An eagerness to use low-cost and insecure employment to get initiatives off the ground — such as occurred with News 24 — can also entrench a fear among pre-existing employees that change is less about digital innovation and more about having a less empowered staff and undermining the ABC as the remaining destination media employer of secure work.
The internal charter wars also shape expectations about how the ABC will manage its always fraught relationship with government. The charter, after all, is meant to be the guarantee of ABC independence. Surely, “we are ABC” means standing up to all complaints, all the time?
For management, it’s a more sensible strategy of picking the fights you have to win. Otherwise, when your major complainant is also your funder, a win over content can quickly end up as a loss on the bottom line, charter or no.
It must be very difficult if you work at the ABC. When you are perpetually being harassed and criticised, it is extremely hard to keep a sense of perspective and to trust your judgement.
Which of course is what the Government wants. A cowed and underfunded ABC will not exercise the sort of scrutiny this Government actively avoids.
Over the past few years, one might well ask the question…What sort of government scrutiny is practiced at ‘our’ ABC?
Very little from my observation!
I’d say there’s a bit of a culture war currently going on within Crikey. Let’s hope that the progressives win.
Whether they do or not is not realy that important in the grand scheme. If you or I are unhappy with the direction Crikey takes, we just turn to various other honest and intellectually based sources for our news and analysis.
But for the masses being guided by commercial or social media and then voting for the government that determines all,our futures, the question is quite different. Then the ABC must not only maintain high standards but also devise methods to spread the truth much more widely.
Big problem when the dumbing down process has been so spectacularly successful…..but instead of improving the ABC is getting worse. As many others have already noted, appeasement does not work, so stand up and fight..!!

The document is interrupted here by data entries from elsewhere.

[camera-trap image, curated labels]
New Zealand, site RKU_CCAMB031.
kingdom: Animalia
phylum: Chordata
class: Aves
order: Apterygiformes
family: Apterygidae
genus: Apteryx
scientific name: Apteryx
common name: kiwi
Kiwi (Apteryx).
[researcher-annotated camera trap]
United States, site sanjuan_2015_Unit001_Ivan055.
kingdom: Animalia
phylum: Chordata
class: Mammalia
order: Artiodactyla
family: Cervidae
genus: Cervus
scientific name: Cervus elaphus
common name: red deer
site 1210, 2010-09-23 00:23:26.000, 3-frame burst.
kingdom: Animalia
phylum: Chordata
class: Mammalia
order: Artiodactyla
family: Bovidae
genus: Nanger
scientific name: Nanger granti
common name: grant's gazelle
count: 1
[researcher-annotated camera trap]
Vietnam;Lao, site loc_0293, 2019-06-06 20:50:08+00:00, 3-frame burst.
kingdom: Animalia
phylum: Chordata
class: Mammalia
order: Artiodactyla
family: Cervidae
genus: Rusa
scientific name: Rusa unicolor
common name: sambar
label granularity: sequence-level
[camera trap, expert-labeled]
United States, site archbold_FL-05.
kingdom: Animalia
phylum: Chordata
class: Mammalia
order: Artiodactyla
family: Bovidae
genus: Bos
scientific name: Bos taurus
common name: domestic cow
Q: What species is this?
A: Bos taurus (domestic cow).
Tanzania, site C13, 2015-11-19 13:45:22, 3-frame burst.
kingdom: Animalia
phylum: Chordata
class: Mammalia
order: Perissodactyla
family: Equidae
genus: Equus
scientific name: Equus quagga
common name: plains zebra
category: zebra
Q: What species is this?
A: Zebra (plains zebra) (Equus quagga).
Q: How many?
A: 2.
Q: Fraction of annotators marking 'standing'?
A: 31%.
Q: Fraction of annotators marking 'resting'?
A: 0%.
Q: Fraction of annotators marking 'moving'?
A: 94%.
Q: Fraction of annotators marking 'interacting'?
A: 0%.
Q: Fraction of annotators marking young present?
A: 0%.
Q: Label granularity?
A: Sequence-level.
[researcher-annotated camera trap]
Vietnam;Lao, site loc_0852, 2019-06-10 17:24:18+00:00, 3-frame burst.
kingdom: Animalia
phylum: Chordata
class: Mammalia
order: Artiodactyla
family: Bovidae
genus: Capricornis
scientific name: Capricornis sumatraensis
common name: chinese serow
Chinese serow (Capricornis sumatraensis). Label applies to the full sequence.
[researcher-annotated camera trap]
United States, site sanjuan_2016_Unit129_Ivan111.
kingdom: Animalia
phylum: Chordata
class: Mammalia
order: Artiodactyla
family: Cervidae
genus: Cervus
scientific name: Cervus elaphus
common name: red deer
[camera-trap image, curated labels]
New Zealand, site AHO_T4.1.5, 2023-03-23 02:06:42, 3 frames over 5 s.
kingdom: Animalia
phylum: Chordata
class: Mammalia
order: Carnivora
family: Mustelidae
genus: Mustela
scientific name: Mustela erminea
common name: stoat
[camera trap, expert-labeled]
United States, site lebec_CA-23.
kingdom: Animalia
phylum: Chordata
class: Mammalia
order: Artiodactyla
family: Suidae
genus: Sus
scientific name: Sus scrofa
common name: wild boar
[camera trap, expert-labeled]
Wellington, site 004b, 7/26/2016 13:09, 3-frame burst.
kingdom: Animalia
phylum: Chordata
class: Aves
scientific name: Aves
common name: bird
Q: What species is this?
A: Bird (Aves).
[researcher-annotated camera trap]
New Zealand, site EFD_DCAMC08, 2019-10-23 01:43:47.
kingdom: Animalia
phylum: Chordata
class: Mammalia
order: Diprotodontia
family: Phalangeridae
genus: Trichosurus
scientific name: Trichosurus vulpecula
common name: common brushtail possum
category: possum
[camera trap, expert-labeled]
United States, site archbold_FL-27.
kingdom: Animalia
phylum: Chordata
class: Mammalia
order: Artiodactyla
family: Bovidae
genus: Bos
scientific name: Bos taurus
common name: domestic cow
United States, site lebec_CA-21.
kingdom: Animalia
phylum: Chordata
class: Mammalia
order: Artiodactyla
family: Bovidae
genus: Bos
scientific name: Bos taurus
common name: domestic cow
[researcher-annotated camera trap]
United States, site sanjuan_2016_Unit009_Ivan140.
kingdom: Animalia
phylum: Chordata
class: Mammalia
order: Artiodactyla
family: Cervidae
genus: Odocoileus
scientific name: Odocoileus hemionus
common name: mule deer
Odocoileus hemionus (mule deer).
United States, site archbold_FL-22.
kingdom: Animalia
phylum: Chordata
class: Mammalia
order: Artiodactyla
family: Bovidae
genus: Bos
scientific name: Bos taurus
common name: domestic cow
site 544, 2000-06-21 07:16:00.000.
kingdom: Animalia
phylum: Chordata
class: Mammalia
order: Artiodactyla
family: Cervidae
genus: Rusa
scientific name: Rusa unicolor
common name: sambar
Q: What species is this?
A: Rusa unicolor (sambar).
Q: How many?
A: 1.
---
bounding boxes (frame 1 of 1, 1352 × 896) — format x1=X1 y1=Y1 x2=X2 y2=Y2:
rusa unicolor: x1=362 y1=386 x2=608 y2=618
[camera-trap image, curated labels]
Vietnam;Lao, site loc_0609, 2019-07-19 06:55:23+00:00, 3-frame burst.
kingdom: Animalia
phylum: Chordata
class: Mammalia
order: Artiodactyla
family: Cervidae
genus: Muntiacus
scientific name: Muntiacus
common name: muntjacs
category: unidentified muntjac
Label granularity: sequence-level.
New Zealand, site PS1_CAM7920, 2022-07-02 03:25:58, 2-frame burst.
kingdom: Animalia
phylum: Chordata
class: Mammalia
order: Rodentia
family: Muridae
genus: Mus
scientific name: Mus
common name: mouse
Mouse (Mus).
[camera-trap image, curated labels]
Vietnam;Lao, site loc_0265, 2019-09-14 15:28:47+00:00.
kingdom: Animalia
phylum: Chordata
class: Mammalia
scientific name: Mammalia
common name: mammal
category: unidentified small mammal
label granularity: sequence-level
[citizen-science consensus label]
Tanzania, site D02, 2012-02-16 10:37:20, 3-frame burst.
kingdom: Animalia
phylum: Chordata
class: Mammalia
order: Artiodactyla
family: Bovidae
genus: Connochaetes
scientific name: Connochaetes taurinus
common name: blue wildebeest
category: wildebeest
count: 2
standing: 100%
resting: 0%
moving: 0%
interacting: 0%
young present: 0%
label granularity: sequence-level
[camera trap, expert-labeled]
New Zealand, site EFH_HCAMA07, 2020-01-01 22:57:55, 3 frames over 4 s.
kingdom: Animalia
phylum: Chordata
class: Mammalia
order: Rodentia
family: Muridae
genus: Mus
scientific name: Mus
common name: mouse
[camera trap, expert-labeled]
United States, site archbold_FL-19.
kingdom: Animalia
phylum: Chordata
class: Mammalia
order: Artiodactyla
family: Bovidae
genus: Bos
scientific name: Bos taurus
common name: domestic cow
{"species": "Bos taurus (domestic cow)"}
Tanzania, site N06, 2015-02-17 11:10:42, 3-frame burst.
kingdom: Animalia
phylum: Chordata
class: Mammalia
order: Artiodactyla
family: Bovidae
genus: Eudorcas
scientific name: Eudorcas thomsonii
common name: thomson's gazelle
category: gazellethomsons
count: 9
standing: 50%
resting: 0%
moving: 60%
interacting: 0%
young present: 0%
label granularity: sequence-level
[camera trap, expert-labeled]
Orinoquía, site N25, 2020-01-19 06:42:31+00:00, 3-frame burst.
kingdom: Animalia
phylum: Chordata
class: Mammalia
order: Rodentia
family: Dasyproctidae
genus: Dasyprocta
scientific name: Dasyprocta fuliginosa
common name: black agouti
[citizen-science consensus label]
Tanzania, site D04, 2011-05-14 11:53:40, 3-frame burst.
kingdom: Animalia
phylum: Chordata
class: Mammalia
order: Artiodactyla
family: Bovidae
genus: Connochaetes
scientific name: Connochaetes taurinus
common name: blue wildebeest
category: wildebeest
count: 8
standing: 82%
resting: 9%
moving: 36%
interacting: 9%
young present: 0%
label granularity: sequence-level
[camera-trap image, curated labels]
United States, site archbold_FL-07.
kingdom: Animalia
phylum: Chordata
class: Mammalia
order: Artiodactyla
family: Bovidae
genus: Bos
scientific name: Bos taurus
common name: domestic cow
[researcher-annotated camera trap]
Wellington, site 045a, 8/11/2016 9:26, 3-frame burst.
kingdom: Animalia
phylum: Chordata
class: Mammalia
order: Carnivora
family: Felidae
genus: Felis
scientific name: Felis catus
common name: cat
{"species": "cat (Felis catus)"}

Australians clearly value and trust their ABC – plenty of poll and survey evidence to support that – but they need to be much, much more outspoken about their disgust at a government which fails to recognise the importance of the ABC – especially in regional and rural areas – and hammer the government for it’s appalling attitude towards our public broadcaster.
It’s also high time the board and management of the ABC – looking at you Ita – started publicly and loudly championing the ABC, and supporting the journalists working there.
I don’t think this is unique for the ABC – if we stick to the media landscape, culture wars are likely raging in many media organisations, with politicians fanning the flames.
Seems to me that current and recent management is not capable and strategic enough to manage it, coupled with now visibly compromised editorial management, this will continue for some time – at least as long as this government is in power.
Whilst I think we have to continue supporting the existence of a well funded *independent* public broadcaster, we will see further deterioration until changes to government and management have happened.
I think the ABC is as divided as Main St Oz. Borne out by a run-down by Crikey a few years back on the political after-life of various ABC personnel.
The likes of the IPA and Coalition (‘the fountainhead of infallibility’) don’t like to recognise that, because it undermines their animus toward an organisation that sometimes criticises them, their political id and their mistakes : but it’s perfectly fine, and justified when the ABC is having a go at Labor.
They’d much prefer the conservative mercenaries (like Rupert) were framing our “news”.